Das Internet als Wirtschaftsmotor
Die Gästeliste für die Veranstaltung umfasste nicht nur die IT-Experten, sondern auch die zuständigen Minister und Vertreter staatlicher Unternehmen. Getagt wurde ab vergangenen Mittwoch im „Palacio de las Convenciones“ in Havanna, dem größten Konferenzzentrum des Landes. In dutzenden weiteren Einrichtungen wurden landesweit Videoübertragungen eingerichtet, so dass tausende weitere Teilnehmer die Konferenz live verfolgen konnten.
Währenddessen wurde für zwei Tage ein Onlineforum auf der Seite des Kommunikationsministeriums eingerichtet, um die Diskussion über die IT-Politik des Landes auch im Internet zu starten. Neben der IT-Technologie ging es bei der Konferenz vor allem auch um die Frage, welche Rolle das Internet in der kubanischen Gesellschaft in Zukunft einnehmen wird und wie die Informatisierung des Landes vorangetrieben werden soll.
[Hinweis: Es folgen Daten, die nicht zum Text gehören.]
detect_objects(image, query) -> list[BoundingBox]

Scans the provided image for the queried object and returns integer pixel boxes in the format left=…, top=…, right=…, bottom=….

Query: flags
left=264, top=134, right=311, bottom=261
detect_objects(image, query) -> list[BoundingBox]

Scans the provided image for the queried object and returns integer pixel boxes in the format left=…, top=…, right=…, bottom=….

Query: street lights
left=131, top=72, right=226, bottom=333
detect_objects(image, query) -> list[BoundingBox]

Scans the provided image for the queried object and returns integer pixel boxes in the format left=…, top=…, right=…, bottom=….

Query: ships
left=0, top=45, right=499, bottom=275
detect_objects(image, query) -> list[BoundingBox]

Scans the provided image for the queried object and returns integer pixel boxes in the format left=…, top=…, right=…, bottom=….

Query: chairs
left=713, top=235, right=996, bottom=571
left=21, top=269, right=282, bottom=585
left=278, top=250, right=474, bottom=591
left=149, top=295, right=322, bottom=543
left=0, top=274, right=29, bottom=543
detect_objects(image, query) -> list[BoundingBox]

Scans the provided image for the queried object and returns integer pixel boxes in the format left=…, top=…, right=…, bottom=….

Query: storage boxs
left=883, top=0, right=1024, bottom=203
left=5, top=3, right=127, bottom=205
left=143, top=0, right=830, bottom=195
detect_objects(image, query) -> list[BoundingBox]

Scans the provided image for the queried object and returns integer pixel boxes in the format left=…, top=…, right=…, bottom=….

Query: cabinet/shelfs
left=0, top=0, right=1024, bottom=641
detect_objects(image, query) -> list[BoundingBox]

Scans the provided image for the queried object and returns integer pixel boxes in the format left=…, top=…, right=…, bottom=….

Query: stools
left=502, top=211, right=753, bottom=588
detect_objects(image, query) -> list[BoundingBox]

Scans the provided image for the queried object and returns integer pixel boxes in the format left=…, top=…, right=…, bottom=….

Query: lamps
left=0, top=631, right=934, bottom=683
Kuba hat dabei auch das Potential der digitalen Ära für die Entwicklung seiner Wirtschaft erkannt. Was Studien unlängst belegen, wurde auch in Havanna erörtert: Der Zusammenhang zwischen Internetzugang und Wirtschaftswachstum. In einen „Motor für die Ökonomie“ sollen sich die IT-Technologien künftig verwandeln, forderte die Granma. Insbesondere die Entwicklung und der Export von Software soll vorangetrieben werden. Die kubanische Wirtschaft müsse in Zukunft das Potential einer modernen, wissensbasierten Ökonomie voll ausnutzen.
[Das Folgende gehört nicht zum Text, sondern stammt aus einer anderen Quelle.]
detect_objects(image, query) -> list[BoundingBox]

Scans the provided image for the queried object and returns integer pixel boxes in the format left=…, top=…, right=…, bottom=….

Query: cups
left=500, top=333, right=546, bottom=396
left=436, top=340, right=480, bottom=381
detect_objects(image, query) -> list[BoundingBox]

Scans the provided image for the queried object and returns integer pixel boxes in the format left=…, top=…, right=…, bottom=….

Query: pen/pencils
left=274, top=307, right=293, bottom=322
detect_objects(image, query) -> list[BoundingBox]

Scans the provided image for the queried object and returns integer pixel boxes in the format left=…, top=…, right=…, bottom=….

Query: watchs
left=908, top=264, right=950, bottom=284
Allerdings könne die aktuelle Situation auf dem Gebiet „keine Antworten auf viele Bedürfnisse der Bevölkerung liefern, und man kann auf einigen Gebieten nur geringe Fortschritte bei der Anwendung der Informationstechnologien erkennen“, räumte der Vizeminister des Kommunikationsministeriums, Wilfredo González Vidal, ein.
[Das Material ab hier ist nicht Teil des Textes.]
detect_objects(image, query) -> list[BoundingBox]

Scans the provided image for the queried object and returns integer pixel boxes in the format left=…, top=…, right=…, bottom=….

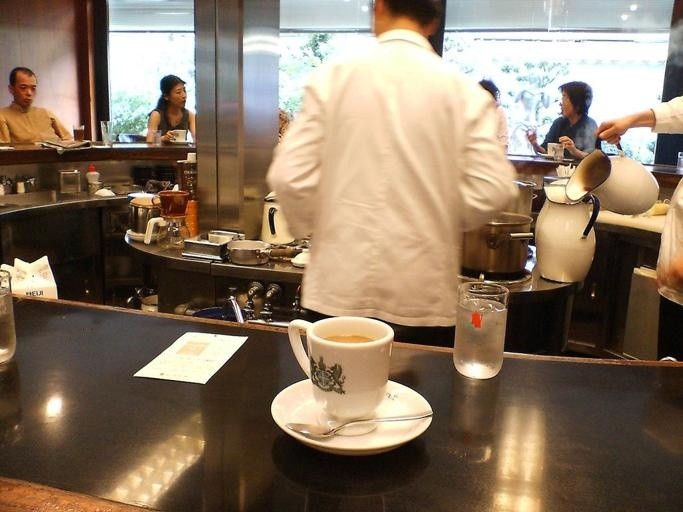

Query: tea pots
left=143, top=217, right=192, bottom=250
left=534, top=177, right=600, bottom=283
left=565, top=133, right=660, bottom=215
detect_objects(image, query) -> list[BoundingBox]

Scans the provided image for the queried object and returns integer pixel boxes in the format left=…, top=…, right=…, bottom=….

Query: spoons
left=285, top=410, right=433, bottom=438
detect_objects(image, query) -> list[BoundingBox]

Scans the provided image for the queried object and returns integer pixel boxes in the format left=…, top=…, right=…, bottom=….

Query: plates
left=542, top=154, right=554, bottom=158
left=126, top=230, right=157, bottom=243
left=170, top=140, right=191, bottom=145
left=271, top=432, right=431, bottom=497
left=270, top=378, right=433, bottom=455
left=126, top=228, right=162, bottom=244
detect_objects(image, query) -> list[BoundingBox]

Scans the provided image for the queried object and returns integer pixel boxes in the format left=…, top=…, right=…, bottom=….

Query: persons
left=0, top=67, right=72, bottom=149
left=526, top=82, right=598, bottom=160
left=145, top=75, right=196, bottom=143
left=478, top=80, right=508, bottom=153
left=264, top=1, right=519, bottom=348
left=594, top=96, right=683, bottom=361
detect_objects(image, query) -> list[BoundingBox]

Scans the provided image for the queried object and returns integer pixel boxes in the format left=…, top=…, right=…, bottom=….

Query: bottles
left=0, top=176, right=37, bottom=196
left=86, top=164, right=99, bottom=182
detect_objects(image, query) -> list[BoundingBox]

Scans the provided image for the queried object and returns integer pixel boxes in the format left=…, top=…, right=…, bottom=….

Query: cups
left=152, top=130, right=162, bottom=145
left=452, top=281, right=510, bottom=379
left=287, top=315, right=395, bottom=414
left=304, top=489, right=385, bottom=511
left=0, top=359, right=24, bottom=447
left=73, top=124, right=84, bottom=142
left=548, top=143, right=564, bottom=154
left=172, top=130, right=186, bottom=142
left=676, top=152, right=683, bottom=170
left=0, top=269, right=16, bottom=365
left=446, top=369, right=499, bottom=464
left=100, top=121, right=113, bottom=144
left=151, top=190, right=190, bottom=217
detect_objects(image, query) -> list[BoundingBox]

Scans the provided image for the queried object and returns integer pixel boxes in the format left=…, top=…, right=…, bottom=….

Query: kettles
left=260, top=191, right=296, bottom=245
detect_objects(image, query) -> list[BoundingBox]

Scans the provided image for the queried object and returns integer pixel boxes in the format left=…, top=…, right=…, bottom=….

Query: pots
left=227, top=240, right=302, bottom=265
left=505, top=180, right=537, bottom=216
left=464, top=214, right=533, bottom=274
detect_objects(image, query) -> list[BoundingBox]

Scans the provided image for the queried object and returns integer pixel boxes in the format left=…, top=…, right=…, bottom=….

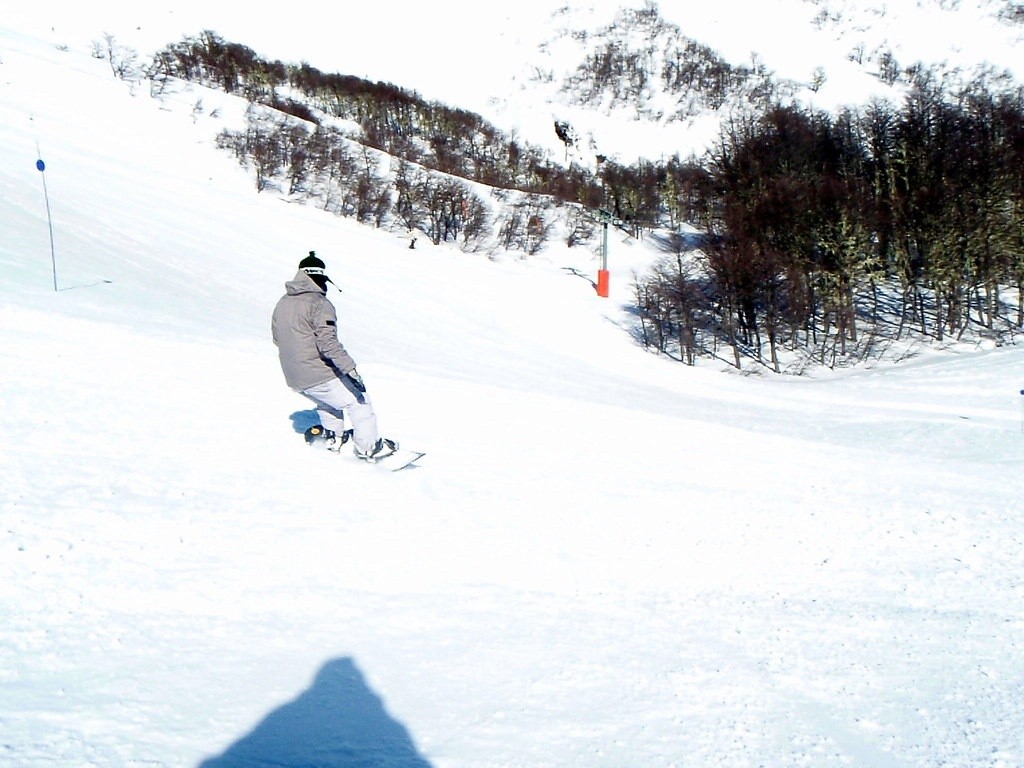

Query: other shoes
left=313, top=434, right=342, bottom=452
left=356, top=441, right=395, bottom=458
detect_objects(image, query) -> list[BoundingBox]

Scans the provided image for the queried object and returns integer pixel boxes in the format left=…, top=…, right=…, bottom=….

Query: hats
left=299, top=251, right=325, bottom=274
Neue Berufsorganisation der Informatiker
Deshalb müsste eine politische Strategie entwickelt werden, um die Informatik in einen „strategischen Entwicklungssektor“ der kubanischen Wirtschaft zu verwandeln. Gónzalez zu Folge sollen neue Indikatoren entwickelt werden, um die Durchdringung der Gesellschaft mit IT-Technologie besser messen zu können. Außerdem sollen staatliche Firmen in Zukunft verstärkt private Dienstleister auf diesem Gebiet in Anspruch nehmen können.
Einige der ersten Schritte in in diesem Jahr soll die Ausdehnung des Internetzugangs auf weitere Staatseinrichtungen sowie die stärkere Verbreitung von EC-Karten zur bargeldlosen Bezahlung sein. Kuba müsse vor allem auf sein umfassendes Humankapital zurückgreifen und zusammen mit den Experten des Landes eine kohärente Informationspolitik entwickeln. Der Export von Softwareprodukten in die USA ist bereits möglich, sofern die Produzenten keine Staatsbetriebe sind. Bisher wird in Kuba entwickelte Software unter anderem nach Venezuela und Spanien verkauft.
Die Gründung einer Berufsorganisation für Informatiker, die künftige „Unión de Informáticos de Cuba (UIC)“, zählt zu den wichtigsten Ergebnissen des Kongresses. Sie ermöglicht es Kubas Informatikern, ähnlich wie bereits den Journalisten und Künstlern, sich in einer eigenen Vereinigung zu vernetzen, um gemeinsam Einfluß geltend zu machen und Diskussionsprozesse zu gestalten. In regelmäßigen Abständen soll die Organisation nationale Kongresse abhalten und könnte so künftig als „Think Thank“ für eine neue Internet- und Informationspolitik dienen.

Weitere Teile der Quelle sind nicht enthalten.